Objects are passed by reference by default Objects are accessed by reference, but there is no way to create a reference to a primitive value (byte, short,int, long). You either have to create an object to wrap the integer or use a single element array.
public void sum(int[] i){
i[0] = ...;
}
or
public void sum(MyInt i){
i.value = ...;
}
public class MyInt{
public int value;
}
for your example something like the following could work
public int sum(int v){
return ...;
}
or
public int sum(){
return ...;
}
Update:
Additional/Better description of object references:
Java Objects are always accessed by a reference. Like the primitive types this reference is passed by value (e.g. copied). Since everything a programmer can access in java is passed by copying it (references, primitives) and there is no way to create a reference to a primitive type, any modification to a method parameter (references, primitives) only affects the local copy within the method.

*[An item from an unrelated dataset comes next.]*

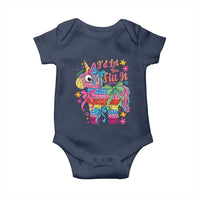 Funny Cinco De Mayo Pinata Baby Onesie Id Let You Hit It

Objects can be modified within a method since both copies of the reference (local and other) still point to the same object instance.
example:
Modify a primitive within method, this only affects the internal copy of i and not the passed value.
void primitive(int i){
i = 0;
}
Modify a reference within method, this only affects the internal copy of ref and not the passed value.

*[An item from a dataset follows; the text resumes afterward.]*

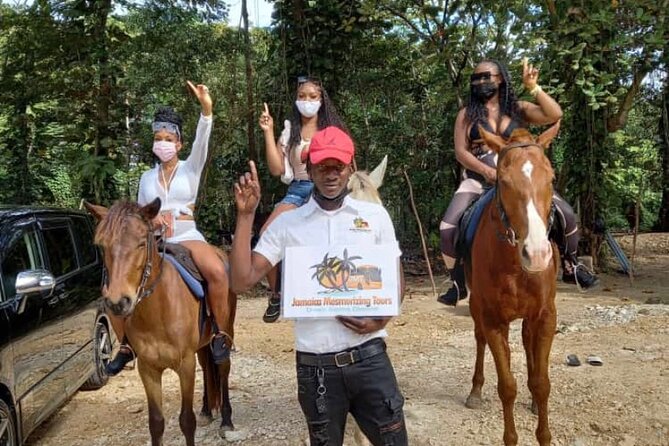 Dunn's River Falls Climb, Zipline and Horseback Riding Private Tour - A quick checklist so you start confident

void reference(Object ref){
ref = new Object();//points to new Object() only within this method
}
Modify an object, visible globally
void object(List l){
l.add(new Object());//modifies the object instead of the reference
}
Both the array and MyInt above are based on the modification of an object.

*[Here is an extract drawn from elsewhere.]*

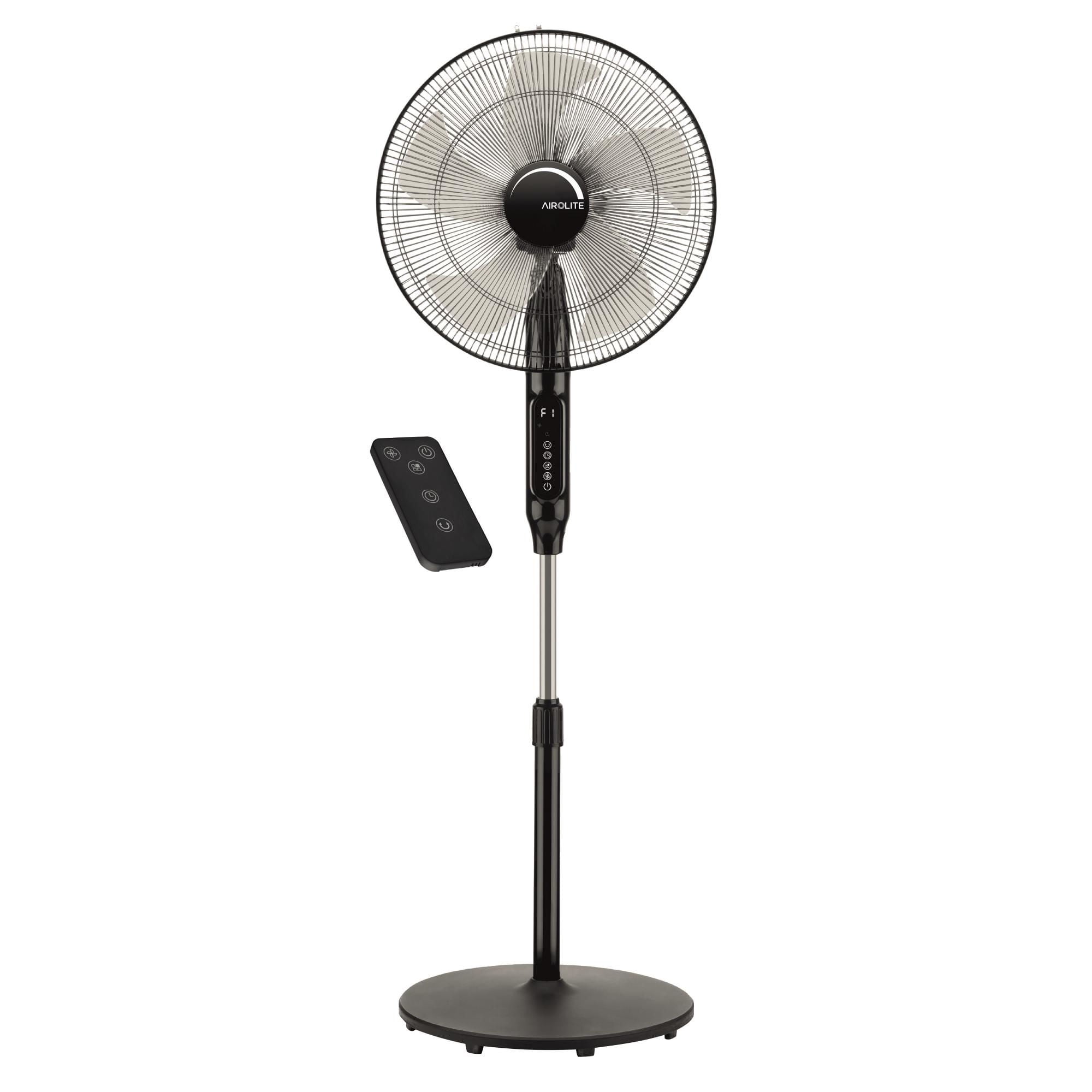 Airolite - Ventilador V16P8R Black Negro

An ordinary Java parameter already is closer to a C++ reference than to C++ pass-by-value or pass-by-pointer. So, all your Java methods are already like this.
int and other primitives are special in Java, however; the above is true for object references.
Edit: More precisely, as stated #fatih, all Java invocations are pass-by-value. However, when you pass an object you are passing a reference by value. So, as a first approximation, the above statement is correct: An ordinary Java parameter is more similar to a C++ reference than to C++ pass-by-value or pass-by-pointer.
Required reading on understanding Java's Pass By Value semantics:
http://www.javaworld.com/javaworld/javaqa/2000-05/03-qa-0526-pass.html
http://javadude.com/articles/passbyvalue.htm
http://javachannel.net/wiki/pmwiki.php/FAQ/PassingVariables (links to several other pages)
Completely remove the notion from your head that Java can have anything passed by reference. Let's look at an example, shall we?
public class App
{
public static void main( String[] args )
{
Foo f1 = new Foo();
doSomethingToFoo(f1);
System.out.println(f1.bar); //Hey guess what, f1.bar is still 0 because JAVA IS PASS BY VALUE!!!
}
static void doSomethingToFoo(Foo f) {
f = new Foo();
f.bar = 99;
}
static class Foo {
int bar = 0;
}
}
The MutableInt class in Apache Commons will do what you want, although it's not pretty.
MutableInt
void sum(MutableInt mx)
{
int x = mx.getValue();
x = ...
mx.setValue(x);
}
...
MutableInt mx = new MutableInt(5);
sum(mx);
int result = mx.getValue();
Additional classes are provided for other primitive types, and also for objects.
There is some overhead involved in creating an additional object simply to provide a reference, so the solution is not optimal, but in most cases you should be ok.
In general, it is always best to find a way to return a result from a method. Unfortunately, Java only allows one value to be returned in this way.